Осторожно! В тексте содержатся незначительные спойлеры к фильму!
США, 1986 год. Совсем недавно в стране прошла акция «Hands Across America» по сбору средств в помощь голодающим, в рамках которой шесть с половиной миллионов человек выстроились в живую цепь, протянувшуюся сквозь 15 штатов почти на семь тысяч километров. Маленькая Аделаида Стоун (Мэдисон Карри) проводит вечер с родителями в парке аттракционов на набережной калифорнийского городка Санта-Круз. Пока мать отлучается в туалет, а отец дубасит игрушечных бобров в ярмарочном автомате, Аделаида в только что выигранной футболке с Майклом Джексоном отправляется в лабиринт страха, где встречает девочку, которая выглядит точь-в-точь как она.

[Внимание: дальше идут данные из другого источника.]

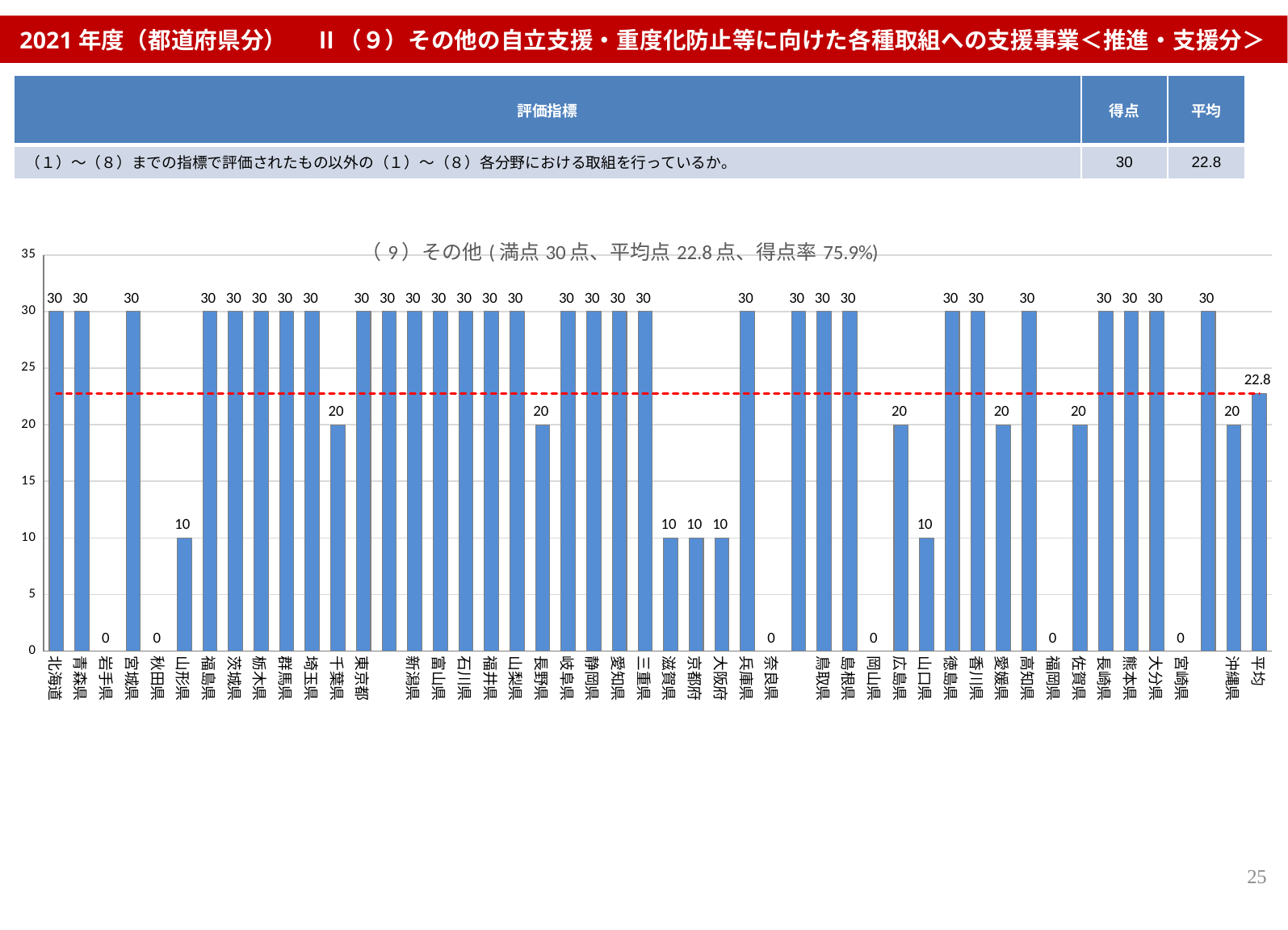
Is the value for 沖縄県 greater or less than 25? less What is the value for 広島県? 20 What value does the red dashed horizontal line mark? 22.8 What is the difference between the values for 広島県 and 山口県? 10 What is the value for 奈良県? 0 What is the difference between the values for 北海道 and 千葉県? 10 What is the value for 千葉県? 20 What kind of chart is shown on the slide? bar chart What is the value for 山形県? 10 Which is larger, the value for 滋賀県 or the value for 兵庫県? 兵庫県 What is the value for 平均 (the last bar)? 22.8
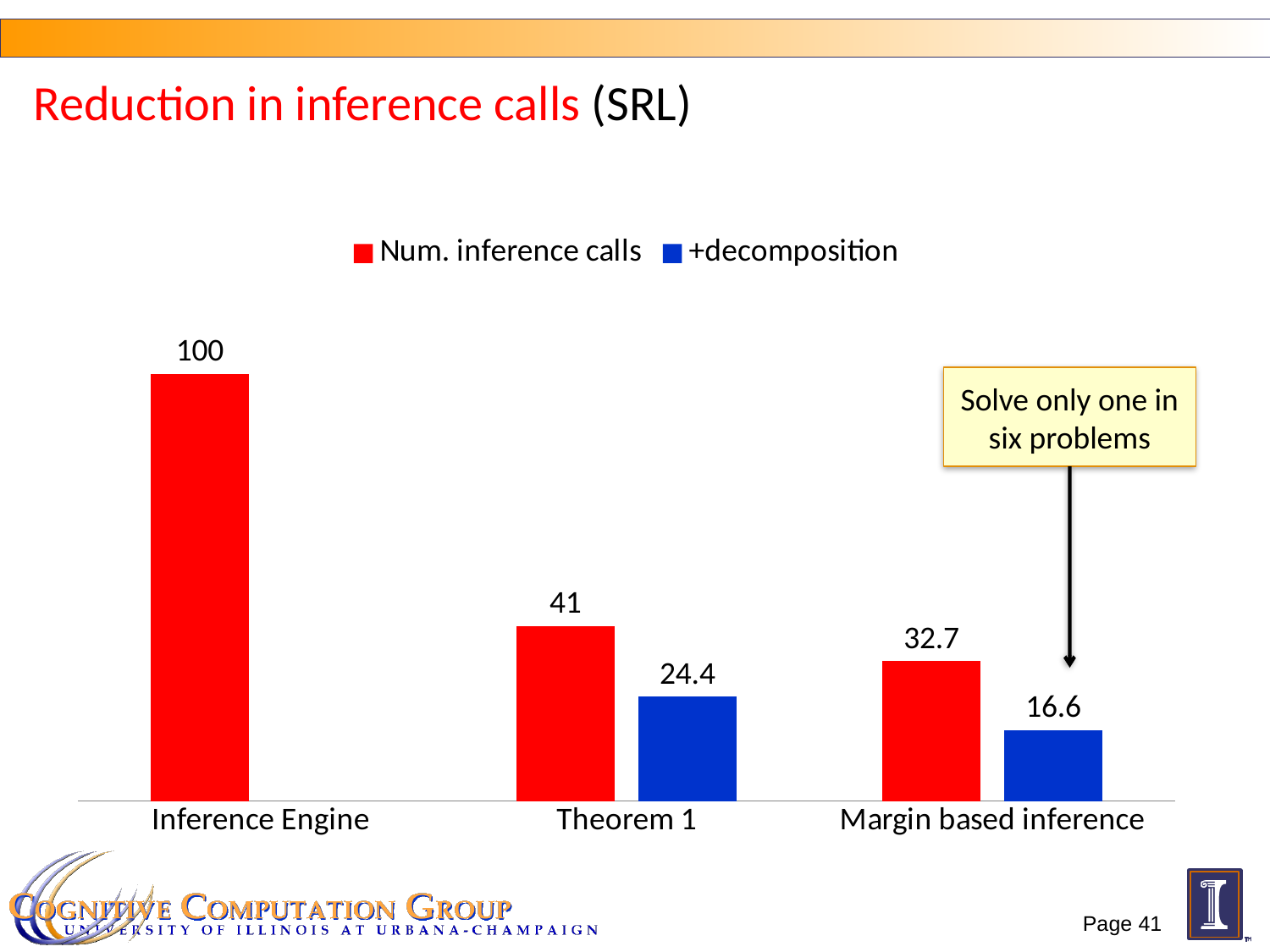
Which is larger: Num. inference calls for Theorem 1 or Num. inference calls for Margin based inference? Theorem 1 What is the value of Num. inference calls for Margin based inference? 32.7 How many categories are shown on the x axis? 3 What is the value of +decomposition for Theorem 1? 24.4 What kind of chart is shown on the slide? Bar chart Which category has the highest value for Num. inference calls? Inference Engine What colour are the bars for the +decomposition series? Blue How many series does the legend list? 2 Which category has the lowest value for +decomposition? Margin based inference What is the difference between Num. inference calls and +decomposition for Theorem 1? 16.6 What is the value of +decomposition for Margin based inference? 16.6 What is the value of Num. inference calls for Inference Engine? 100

Наши дни. Девочка стала женщиной по фамилии Уилсон (фантастическая Лупита Нионго), обзавелась мужем Гейбом (Уинстон Дьюк) и двумя детьми — Зорой (Шахади Райт Джозеф) и Джейсоном (Эван Алекс), но не избавилась от детской душевной травмы. В рамках семейной поездки она возвращается на злополучный пляж, но всю дорогу не может найти себе места от нагромождения странных знаков и совпадений. Несколько часов поварившись в солнечных лучах в компании семьи Тайлеров (Элизабет Мосс, Тим Хайдекер, Кали и Ноэль Шелдон), Уилсоны отправляются домой. Вечером того же дня у них на пороге появляется четверка жутковатых и довольно агрессивно настроенных двойников, одетых в темно-красные комбинезоны и вооруженных позолоченными ножницами.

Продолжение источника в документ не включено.